McGovern concludes his article on a chilling note. He states that he had recently visited Yad Vashem, the Holocaust museum in West Jerusalem, and several years ago had visited the Dachau concentration—“death” would be a more apt term!—camp. Referring specifically to Dachau he said:
There were parallels that stood stark naked for any thinking American to see: parallels between Hitler’s success in grabbing dictatorial power in Germany—largely because of a supine Parliament, an acquiescent Church, a careerist Army leadership, and a fearful populace—and the situation we Americans face today with “kill lists,” unconstitutional “laws,” and Gestapo-style police armed to the teeth.
He went on to say:
I noticed that one of the English-speaking guides [at Dachau] pointed to the generals and jurists but avoided mentioning the bishops, so I insisted he make full disclosure. (It occurred to me that Hitler might have been stymied, had the Catholic and Lutheran bishops been able to find their voice.)

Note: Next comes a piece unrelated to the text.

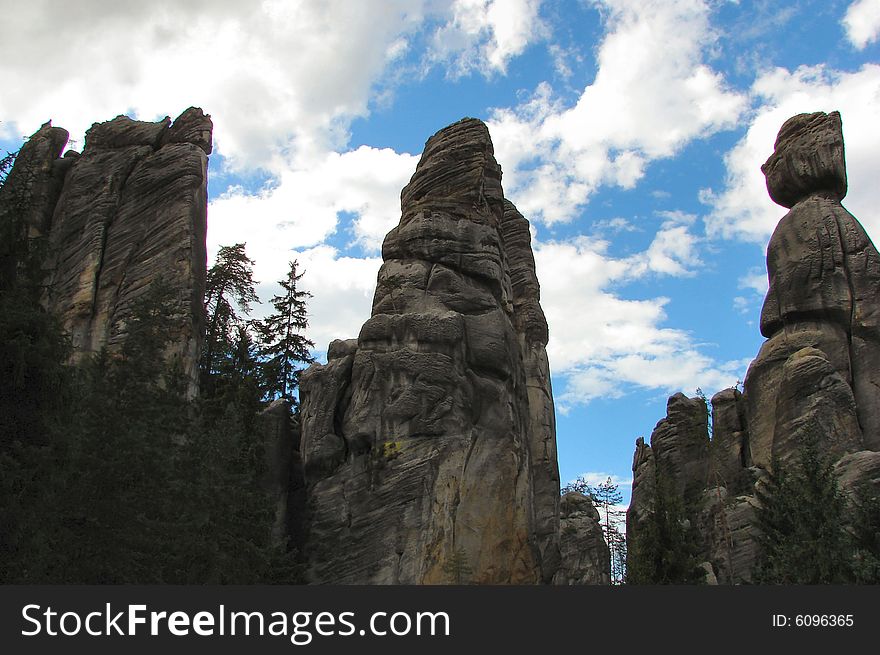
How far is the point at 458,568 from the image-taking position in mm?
→ 30984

And (quoting “unbeliever” Albert Camus):
“What I know–and what sometimes creates a deep longing in me–is that if Christians made up their mind to it, millions of voices–millions, I say–throughout the world would be added to the appeal of a handful of isolated individuals, who, without any sort of affiliation, today intercede almost everywhere and ceaselessly for children and other people.”
(Excerpted from Resistance, Rebellion, and Death: Essays)
The question that McGovern’s article leaves us with us Americans, then, is: Given that the dominant religion in this country is (still) Christianity, a religion supposedly based on the teachings of Jesus, its putative founder, and that Jesus taught—as the bumper sticker cited earlier suggested—that Jesus did not condone killing, why have not the religious leaders in this country (including non-Christian ones—who, after all, share with Christians a similar ethic) raised their voices in protest against the decisions and actions of the current president, to say nothing of his predecessors? Why is it that an “unbeliever” such as Albert Camus can be so ethically astute while religious leaders remain so obtuse?
It’s enough to make one cry! After all, if Jesus could weep (v. 35) in response to the death of Lazarus—one person—why is it so hard for us to weep at the deaths of numerous innocents at the hands of our leaders?!